Go through all the records below and switch every "pink football sock" to "pink soccer sock", keeping everything else the same.

=====

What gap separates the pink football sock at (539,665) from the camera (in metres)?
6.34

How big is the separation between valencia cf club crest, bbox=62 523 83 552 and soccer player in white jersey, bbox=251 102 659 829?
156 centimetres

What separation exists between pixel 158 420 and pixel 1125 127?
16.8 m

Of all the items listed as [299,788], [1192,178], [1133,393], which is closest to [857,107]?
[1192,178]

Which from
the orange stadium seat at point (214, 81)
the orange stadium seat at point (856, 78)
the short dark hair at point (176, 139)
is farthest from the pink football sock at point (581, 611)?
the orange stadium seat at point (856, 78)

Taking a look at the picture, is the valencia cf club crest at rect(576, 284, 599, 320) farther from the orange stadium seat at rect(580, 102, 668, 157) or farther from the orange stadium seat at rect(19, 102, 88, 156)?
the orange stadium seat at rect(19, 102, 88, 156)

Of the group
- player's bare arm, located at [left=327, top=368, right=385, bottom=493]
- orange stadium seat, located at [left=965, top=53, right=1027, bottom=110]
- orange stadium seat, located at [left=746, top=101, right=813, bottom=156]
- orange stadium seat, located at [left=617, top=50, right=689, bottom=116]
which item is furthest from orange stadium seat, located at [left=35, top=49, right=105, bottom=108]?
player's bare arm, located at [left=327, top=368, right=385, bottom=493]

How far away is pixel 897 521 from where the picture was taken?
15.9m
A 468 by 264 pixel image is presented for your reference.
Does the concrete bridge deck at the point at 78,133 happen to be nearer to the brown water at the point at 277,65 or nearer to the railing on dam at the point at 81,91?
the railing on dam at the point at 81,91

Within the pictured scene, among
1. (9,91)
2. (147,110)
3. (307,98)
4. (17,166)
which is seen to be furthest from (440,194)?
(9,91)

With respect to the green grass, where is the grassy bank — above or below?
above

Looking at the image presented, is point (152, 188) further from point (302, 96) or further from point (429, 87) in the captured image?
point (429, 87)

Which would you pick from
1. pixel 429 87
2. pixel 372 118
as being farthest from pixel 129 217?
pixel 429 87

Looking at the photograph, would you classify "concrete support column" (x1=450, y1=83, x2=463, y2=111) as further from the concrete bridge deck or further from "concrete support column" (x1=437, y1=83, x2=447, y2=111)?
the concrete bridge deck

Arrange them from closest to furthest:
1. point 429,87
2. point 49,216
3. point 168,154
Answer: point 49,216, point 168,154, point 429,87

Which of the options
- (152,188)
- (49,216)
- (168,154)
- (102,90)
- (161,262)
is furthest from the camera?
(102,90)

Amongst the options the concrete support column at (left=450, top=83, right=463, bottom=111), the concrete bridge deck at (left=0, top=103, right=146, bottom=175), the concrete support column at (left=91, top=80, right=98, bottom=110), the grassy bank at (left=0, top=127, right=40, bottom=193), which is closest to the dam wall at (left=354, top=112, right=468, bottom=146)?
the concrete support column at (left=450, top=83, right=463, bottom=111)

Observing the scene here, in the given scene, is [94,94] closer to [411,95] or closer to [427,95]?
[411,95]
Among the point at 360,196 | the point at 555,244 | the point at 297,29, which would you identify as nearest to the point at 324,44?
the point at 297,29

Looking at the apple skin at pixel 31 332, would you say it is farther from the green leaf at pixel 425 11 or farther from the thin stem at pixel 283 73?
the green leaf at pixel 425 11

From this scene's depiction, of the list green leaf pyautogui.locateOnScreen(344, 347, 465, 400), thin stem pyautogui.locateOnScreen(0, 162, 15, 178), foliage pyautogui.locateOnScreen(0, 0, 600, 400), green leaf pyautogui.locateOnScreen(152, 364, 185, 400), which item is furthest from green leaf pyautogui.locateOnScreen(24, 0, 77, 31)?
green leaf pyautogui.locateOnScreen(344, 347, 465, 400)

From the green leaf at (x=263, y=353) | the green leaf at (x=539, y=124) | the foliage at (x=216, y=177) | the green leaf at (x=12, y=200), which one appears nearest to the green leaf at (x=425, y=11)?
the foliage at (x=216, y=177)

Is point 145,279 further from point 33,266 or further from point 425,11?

=====

SOLUTION TO THIS TASK:
What gap separates the pink soccer sock at (539,665) from the camera (in metres)?
6.34

How big is the separation between valencia cf club crest, bbox=62 523 83 552 and soccer player in white jersey, bbox=251 102 659 829?
156 centimetres

What separation exists between pixel 158 420 and pixel 1125 127?
16.8 m

Of all the items listed as [299,788], [1192,178], [1133,393], which is closest to [857,107]?
[1192,178]

Which from
the orange stadium seat at point (214, 81)
the orange stadium seat at point (856, 78)
the short dark hair at point (176, 139)
is farthest from the pink soccer sock at point (581, 611)?
the orange stadium seat at point (856, 78)

Taking a look at the picture, is the valencia cf club crest at rect(576, 284, 599, 320) farther from the orange stadium seat at rect(580, 102, 668, 157) or farther from the orange stadium seat at rect(19, 102, 88, 156)?
the orange stadium seat at rect(19, 102, 88, 156)

Of the group
- player's bare arm, located at [left=327, top=368, right=385, bottom=493]
- orange stadium seat, located at [left=965, top=53, right=1027, bottom=110]
- orange stadium seat, located at [left=746, top=101, right=813, bottom=156]
- orange stadium seat, located at [left=617, top=50, right=689, bottom=116]
which item is furthest from orange stadium seat, located at [left=35, top=49, right=105, bottom=108]?
player's bare arm, located at [left=327, top=368, right=385, bottom=493]

How far away is pixel 897 521 from where the picture was taken?
15.9m
A 468 by 264 pixel image is presented for your reference.
Does the concrete bridge deck at the point at 78,133 happen to be nearer to the brown water at the point at 277,65 or nearer to the railing on dam at the point at 81,91?
the railing on dam at the point at 81,91

Within the pictured scene, among
1. (9,91)
2. (147,110)
3. (307,98)
4. (17,166)
which is seen to be furthest from (440,194)?
(9,91)

With respect to the green grass, where is the grassy bank — above or below?
above

Looking at the image presented, is point (152, 188) further from point (302, 96) or further from point (429, 87) in the captured image?
point (429, 87)

Which would you pick from
1. pixel 429 87
2. pixel 372 118
as being farthest from pixel 129 217?
pixel 429 87

Looking at the photograph, would you classify "concrete support column" (x1=450, y1=83, x2=463, y2=111) as further from the concrete bridge deck or further from "concrete support column" (x1=437, y1=83, x2=447, y2=111)?
the concrete bridge deck

Arrange them from closest to furthest:
1. point 429,87
2. point 49,216
3. point 168,154
Answer: point 49,216, point 168,154, point 429,87

Which of the options
- (152,188)
- (49,216)
- (168,154)
- (102,90)
- (161,262)
is furthest from the camera?
(102,90)

Amongst the options the concrete support column at (left=450, top=83, right=463, bottom=111), the concrete bridge deck at (left=0, top=103, right=146, bottom=175), the concrete support column at (left=91, top=80, right=98, bottom=110), the grassy bank at (left=0, top=127, right=40, bottom=193), which is closest to the dam wall at (left=354, top=112, right=468, bottom=146)?
the concrete support column at (left=450, top=83, right=463, bottom=111)

Observing the scene here, in the given scene, is [94,94] closer to [411,95] or closer to [427,95]?
[411,95]
Among the point at 360,196 | the point at 555,244 | the point at 297,29, which would you identify as nearest to the point at 324,44?
the point at 297,29

Looking at the apple skin at pixel 31 332, would you say it is farther from the green leaf at pixel 425 11 or farther from the thin stem at pixel 283 73?
the green leaf at pixel 425 11

From this scene's depiction, of the list green leaf pyautogui.locateOnScreen(344, 347, 465, 400), thin stem pyautogui.locateOnScreen(0, 162, 15, 178), foliage pyautogui.locateOnScreen(0, 0, 600, 400), green leaf pyautogui.locateOnScreen(152, 364, 185, 400), which item is furthest from green leaf pyautogui.locateOnScreen(24, 0, 77, 31)?
green leaf pyautogui.locateOnScreen(344, 347, 465, 400)

From the green leaf at (x=263, y=353) | the green leaf at (x=539, y=124) | the foliage at (x=216, y=177) | the green leaf at (x=12, y=200), which one appears nearest to the green leaf at (x=425, y=11)?
the foliage at (x=216, y=177)

Is point 145,279 further from point 33,266 or further from point 425,11?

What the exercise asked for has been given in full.